Onto the winner! I was telling a friend of mine about my bread dilemma and she directed me to my happy medium, by cookbook author/blogger of OhSheGlows. This recipe uses no psyllium husk (not needed with everything else going on in this bread), and adds in the addition of oat flour and buckwheat flour (a little used hearty, gluten free grain I happen to love and you might now too).

In this recipe, I varied a couple of things. To take away that mouthfeel of seeds (because it is very seedy) I pulsed the sunflower and pumpkin seeds in the food processor to chop them up. I also immediately knew to double this recipe, because why spend time making one batch when you can make two and put the rest in the freezer?
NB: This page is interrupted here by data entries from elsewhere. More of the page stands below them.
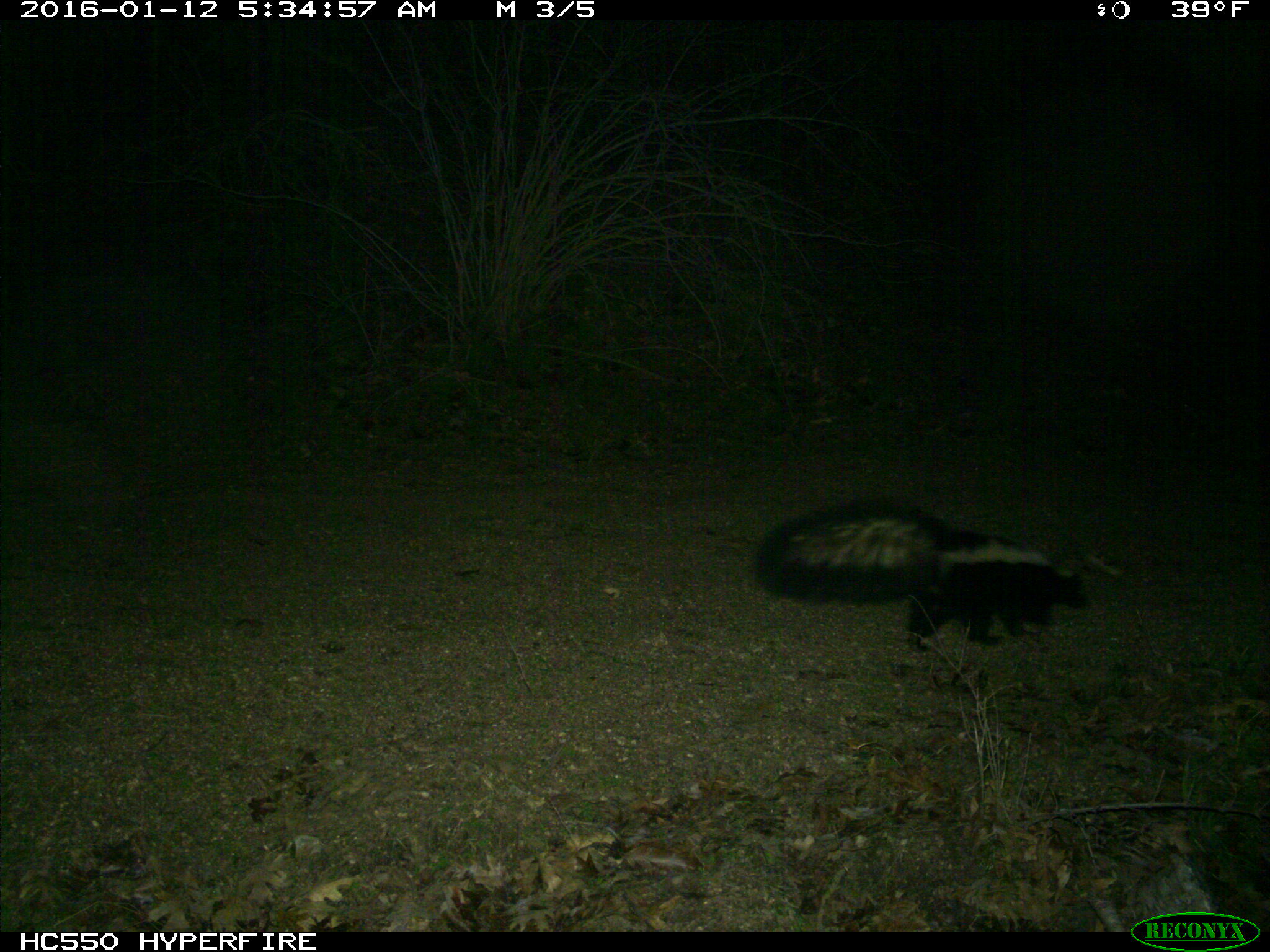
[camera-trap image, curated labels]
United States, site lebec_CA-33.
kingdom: Animalia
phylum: Chordata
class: Mammalia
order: Carnivora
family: Mephitidae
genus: Mephitis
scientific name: Mephitis mephitis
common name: striped skunk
Rather than putting it in a baking pan, I spread it out thinly on a baking sheet, so it is almost more of a cracker.

Put it all in the freezer and then take out a slice to toast and serve with an egg and avocado, or break it up into pieces and serve with hummus. It’s a delicious, bread alternative. Let me know what you think!

Super Power Chia Bread

Makes about 6 slices, double this recipe and bake on a baking sheet for extra


1/2 cup chia seeds
1/2 cup raw sunflower seeds
1/2 cup raw pumpkin seeds
1/2 cup gluten-free rolled oats, ground into a flour
1/4 cup raw buckwheat groats, ground into a flour (or more oat flour)
1 tsp dried oregano
1 tsp sugar
1/2 tsp dried thyme
1/2 tsp fine grain sea salt
1/4 tsp garlic powder
1/4 tsp onion powder
1 cup water


1. Preheat oven to 325 degrees F and line a 9-inch square pan with two pieces of parchment paper, one going each way.

2. Add rolled oats and buckwheat into a high-speed blender. Blend on highest speed until a fine flour forms.
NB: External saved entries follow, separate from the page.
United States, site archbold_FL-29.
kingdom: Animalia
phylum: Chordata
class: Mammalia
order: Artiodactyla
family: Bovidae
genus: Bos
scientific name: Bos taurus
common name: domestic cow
3. Add all dry ingredients into a large bowl and stir well until combined. Stir in the water until combined. The mixture will be very watery and runny at first, but it will thicken up fairly quick. Scoop it into the pan and spread it out with a spatula as evenly as possible. You can use lightly wet hands to smooth it down if necessary. Sprinkle the bread with coarse salt before going into the oven.
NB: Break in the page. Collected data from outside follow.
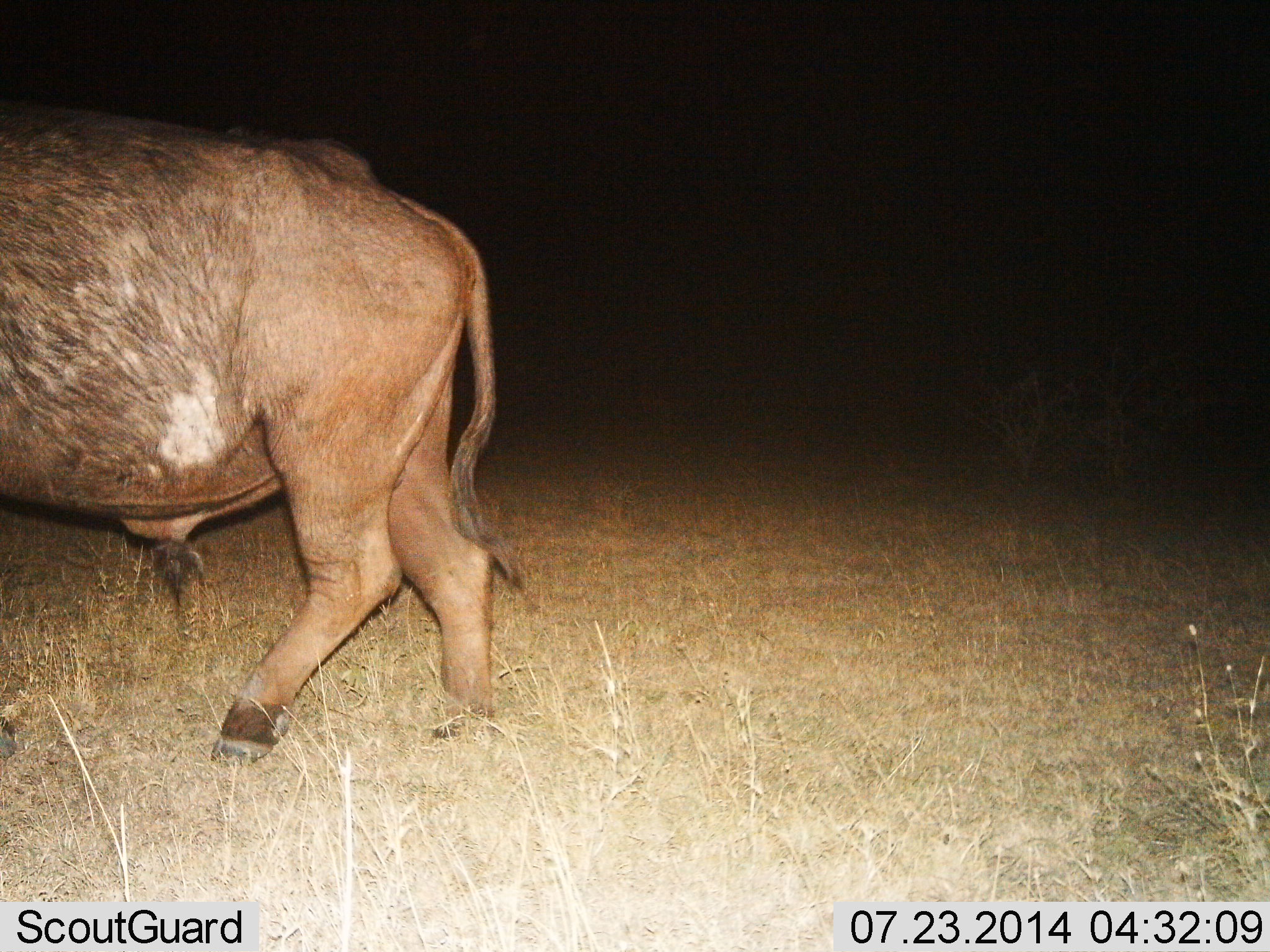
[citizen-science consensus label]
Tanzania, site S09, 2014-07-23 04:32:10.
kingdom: Animalia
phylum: Chordata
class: Mammalia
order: Artiodactyla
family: Bovidae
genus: Syncerus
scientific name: Syncerus caffer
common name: cape buffalo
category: buffalo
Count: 1.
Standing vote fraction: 20%.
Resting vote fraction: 0%.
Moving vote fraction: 80%.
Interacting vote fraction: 0%.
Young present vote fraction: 0%.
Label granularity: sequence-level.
4. Bake at 325F for about 25 minutes, or until firm to the touch. Let cool in the pan for 5 minutes and then lift it out and transfer it to a cooling rack for another 5-10 minutes. Slice and enjoy!

5. This bread keeps for 2-3 days max – any longer and it gets gummy in texture. I suggest freezing it for enduring freshness.

Notes: to save time, you can buy oat flour and buckwheat flour in most gluten free baking sections.